◆ INSTRUÇÕES DO EXERCÍCIO: Dê continuidade ao texto sobre o slogan “Não vai ter Copa”, começando logo após a última frase apresentada.

◆ TRECHO SELECIONADO:
==================================================

A realização do campeonato mundial de futebol no Brasil implicou a aceitação de inúmeras imposições da Fifa, que criam estados de exceção focados, intervenções urbanas, remoções de populações pobres, gastos de necessidade e prioridade duvidosa e privatizações de bens públicos.

Mas, apesar de tudo, tem Copa.

Diante desse fato, evidencia-se um problema de comunicação por parte dos ativistas. Ou, talvez, seja algo mais profundo: um problema político, e dos sérios.

“Não vai ter Copa” é quase uma progressão lógica de “Tarifa zero”, ou “Não vai ter aumento”, frases repetidas – entre outras – a plenos pulmões nas ruas, há alguns meses.

“Não vai ter Copa” é mais que uma palavra de ordem. É uma ordem em si. Tem ares de decreto. É um apelo fechado e terminativo, sem margens para mediações ou dúvidas. Não vai ter e ponto. Não vai, porra!

Fala assim quem tem força. Não parece ser o caso.

Em outras situações da História, ativistas e militantes buscaram agregar gente e organizar movimentos com conclamações terminativas. Foi o caso dos republicanos espanhóis, durante a guerra civil (1936-39). Diante do avanço dos nacionalistas de extrema direita, liderados pelo general Francisco Franco, a esquerda alardeava bravamente “No pasarán”!

Lamentavelmente, as possibilidades republicanas estavam aquém das do fascismo, que granjeou apoio entre a Igreja Católica, o empresariado rural e urbano e as forças armadas. A Luftwaffe, a recém criada força aérea da Alemanha nazista, e tropas italianas enviadas por Benito Mussolini também deram sua mão na empreitada.

Resultado: os conservadores não apenas passaram, como dizimaram a democracia, prenderam, mataram e expulsaram do país milhares de lutadores. De quebra, impuseram uma ditadura de quatro décadas.

Da América Latina vem outro exemplo. A partir da vitória da Revolução Cubana, em 1959, a esquerda continental vislumbrou a possibilidade de realizar o assalto aos céus – expressão usada por Marx como sinônimo de tomada do poder – através da luta armada. Diante de brutais contraofensivas de direita em vários países, dirigentes de pequenos agrupamentos revolucionários buscaram infundir ânimo em seus comandados. “No retrocederemos ni un milimetro en nuestras convicciones” foi uma espécie de mantra repetido em diversas situações.

Inútil. Os ventos sopravam contra e o retrocesso foi avassalador.

Os problemas não estavam com a semântica, mas com a idéia de que a vontade, mais do que a fé, move montanhas. Ou de que uma pichação espalhada pelos muros de Paris, em maio de 1968, poderia se realizar com um passe de mágica. Era o “Sejamos realistas, peçamos o impossível”. Como locução espirituosa, tem sua graça. Como emulação política, é um desastre.

==================================================

◆ DADOS FORNECIDOS:
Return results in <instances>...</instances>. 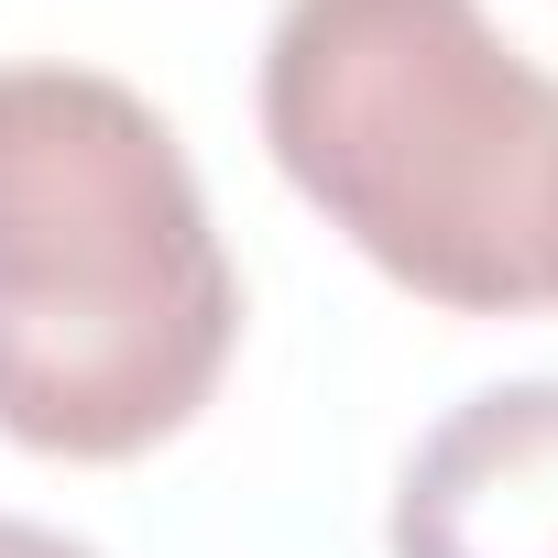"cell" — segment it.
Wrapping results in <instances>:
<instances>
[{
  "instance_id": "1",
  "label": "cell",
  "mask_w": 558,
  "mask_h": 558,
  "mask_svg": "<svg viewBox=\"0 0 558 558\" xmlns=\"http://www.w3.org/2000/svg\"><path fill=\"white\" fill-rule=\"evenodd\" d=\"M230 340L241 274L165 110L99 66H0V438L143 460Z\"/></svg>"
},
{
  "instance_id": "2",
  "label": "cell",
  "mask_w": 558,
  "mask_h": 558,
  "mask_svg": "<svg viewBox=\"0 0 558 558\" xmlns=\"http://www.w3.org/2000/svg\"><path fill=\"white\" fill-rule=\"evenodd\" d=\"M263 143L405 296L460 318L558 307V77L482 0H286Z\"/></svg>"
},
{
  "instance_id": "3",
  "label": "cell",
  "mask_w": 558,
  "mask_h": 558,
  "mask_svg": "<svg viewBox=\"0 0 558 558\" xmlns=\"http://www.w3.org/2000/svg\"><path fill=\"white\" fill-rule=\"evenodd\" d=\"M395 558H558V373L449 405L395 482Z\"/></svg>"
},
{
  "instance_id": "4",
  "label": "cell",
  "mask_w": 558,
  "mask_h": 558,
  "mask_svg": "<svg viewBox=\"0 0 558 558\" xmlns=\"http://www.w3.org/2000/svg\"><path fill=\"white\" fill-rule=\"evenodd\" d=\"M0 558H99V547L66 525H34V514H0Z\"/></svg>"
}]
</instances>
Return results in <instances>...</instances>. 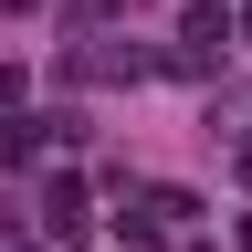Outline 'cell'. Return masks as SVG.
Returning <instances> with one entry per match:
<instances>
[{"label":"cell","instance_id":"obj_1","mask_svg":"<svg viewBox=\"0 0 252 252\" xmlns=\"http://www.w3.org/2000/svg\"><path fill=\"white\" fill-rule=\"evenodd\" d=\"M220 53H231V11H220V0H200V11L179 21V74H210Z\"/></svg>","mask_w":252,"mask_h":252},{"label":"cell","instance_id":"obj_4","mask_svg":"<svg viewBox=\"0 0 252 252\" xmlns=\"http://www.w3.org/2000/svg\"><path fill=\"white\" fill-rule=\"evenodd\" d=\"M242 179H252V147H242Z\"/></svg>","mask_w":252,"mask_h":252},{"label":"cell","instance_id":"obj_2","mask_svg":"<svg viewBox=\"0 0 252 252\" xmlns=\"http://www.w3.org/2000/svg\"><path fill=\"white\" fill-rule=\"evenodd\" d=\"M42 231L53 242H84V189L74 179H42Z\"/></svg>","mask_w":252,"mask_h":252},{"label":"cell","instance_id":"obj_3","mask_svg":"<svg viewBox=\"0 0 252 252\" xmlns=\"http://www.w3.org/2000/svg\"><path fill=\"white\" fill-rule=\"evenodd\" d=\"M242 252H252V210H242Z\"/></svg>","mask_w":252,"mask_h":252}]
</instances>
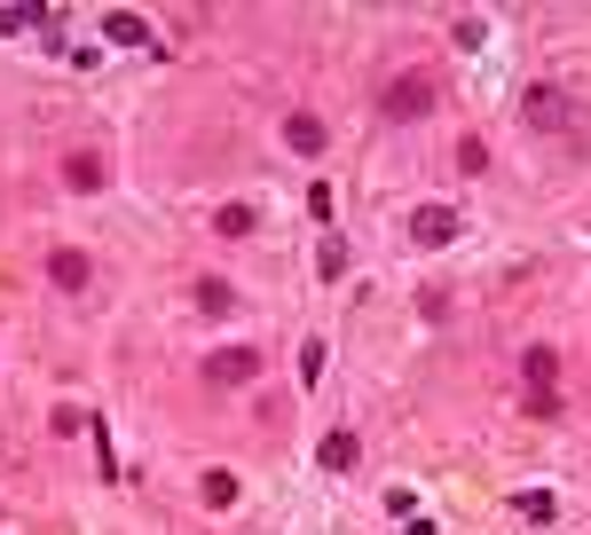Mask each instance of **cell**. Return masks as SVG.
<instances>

==================================================

◆ RESPOSTA DO EXERCÍCIO:
As grandes ebulições maciças da História moderna foram sintetizadas em expressões simples, concretas e abertas. Não tinham ares de ultimato, de dá ou desce.

“Liberdade, igualdade e fraternidade” era algo muito palpável na França de fins do século XVIII, quando o Estado absolutista não permitia mediações de nenhum tipo e a mobilidade social era um devaneio. “Paz, pão e terra” para uma população empobrecida e sem perspectivas da Rússia de 1917, império a queimar gentes e orçamentos inutilmente na I Guerra Mundial, funcionava como facho de esperança a guiar um futuro generoso. “Diretas já”, no Brasil castigado pela crise dos anos 1980, era o substrato de anos de insatisfação com uma ditadura decadente.

Os exemplos são inúmeros, em variados tempos e lugares. Movimentos vitoriosos, dirigidos com boa percepção do mundo ao redor, geraram conclamações quase poéticas, que eletrizaram multidões.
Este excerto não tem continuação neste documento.